¡Ay Maripili, que me he roto una uña!


Hace un par de domingos, tomando el aperitivo en una de las terrazas de la zona comercial del Bosque, disfrutando del solecito templado de otoño, de ver corretear a los niños y de la conversación en compañía, vimos pasar por la acera a un grupo de personas que iban de paseo empujando a dos adolescentes en sillas de ruedas que reflejaban en su rostro una clara minusvalía psíquica.

Me quedé mirando a aquella gente y comenté a mis contertulios: mirad, eso es un problema y no las chorradas que nos preocupan, que nos amargan la vida y que no nos permiten ser felices.

Se hizo entonces un silencio, un silencio que duró unos segundos, apenas un minuto pero que se hizo eterno, durante los cuales todos nos quedamos viendo pasar a aquel grupo de personas de distintas edades, madres, padres, hermanos o amigos, todos iban arropando a ese par de jóvenes. Cuando terminaron de pasar, el que estaba sentado a mi derecha, rompió el silencio y comentó: no hay derecho a que existiendo estos problemas nosotros estemos discutiendo cuestiones banales, preocupados por tonterías o nos enfademos con los amigos por cuestiones superficiales.

Desde luego, hasta dónde puede llegar la necedad del ser humano. Nos ahogamos en nuestra propia estupidez por inconvenientes que nosotros mismos buscamos.

Qué injusto es que los problemas nimios no nos dejen vivir en paz, los comentarios intencionados del cuñado de turno en la cena de Navidad, los celos absurdos y obsesivos, no poder tener lo que tiene el vecino o, simplemente, que las personas que nos rodean no hacen lo que nosotros queremos son meras estupideces frente a tener un hijo postrado en una silla de ruedas.

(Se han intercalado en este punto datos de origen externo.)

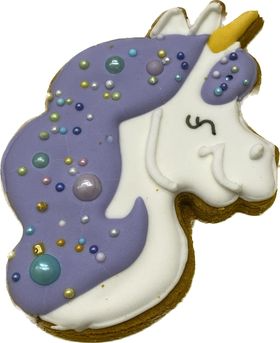 HappyNess Unicorn Gourmet Dog Cookie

No quiero ni imaginar el dolor y la preocupación de esos padres. Un dolor por ver que su hijo no es como los demás, que no puede, ni podrá, valerse por sí mismo, que es débil y que depende y dependerá de ellos mientras vivan. Una preocupación al pensar qué sería de ese hijo o hija si ellos faltaran. Dolor y preocupación que han de cubrir con un manto de amor infinito y de dedicación plena, de renuncia a toda una vida para otorgarla a lo que realmente importa, su hij@.

Admiro el coraje de todas esas personas que tienen problemas de verdad, que se levantan cada mañana para afrontar el nuevo día de lucha con valentía. Envidio su entereza y su fuerza de voluntad, su capacidad de renuncia a sí mismos para entregar su vida. Estoy seguro de que cuando llegue nuestro último atardecer y la dama de negro nos muestre el brillo de su guadaña, ellos entregarán su alma sosegada con esperanza, con la satisfacción de haber regalado su existencia en vida y poder así emprender el último viaje con las maletas llenas de lo único que puedes llevarte. Y cuando nos llegue a nosotros ese momento, sólo hay que esperar, nos acordaremos de ellos y nos preguntaremos, ¿Quién miraba a quien con lástima aquel día de otoño?

Por eso, cuando alguien me cuenta sus desdichas por las simples contrariedades de la vida, me quedo mirando de forma burlona y pienso: ¡Ay Maripili, que me he roto una uña!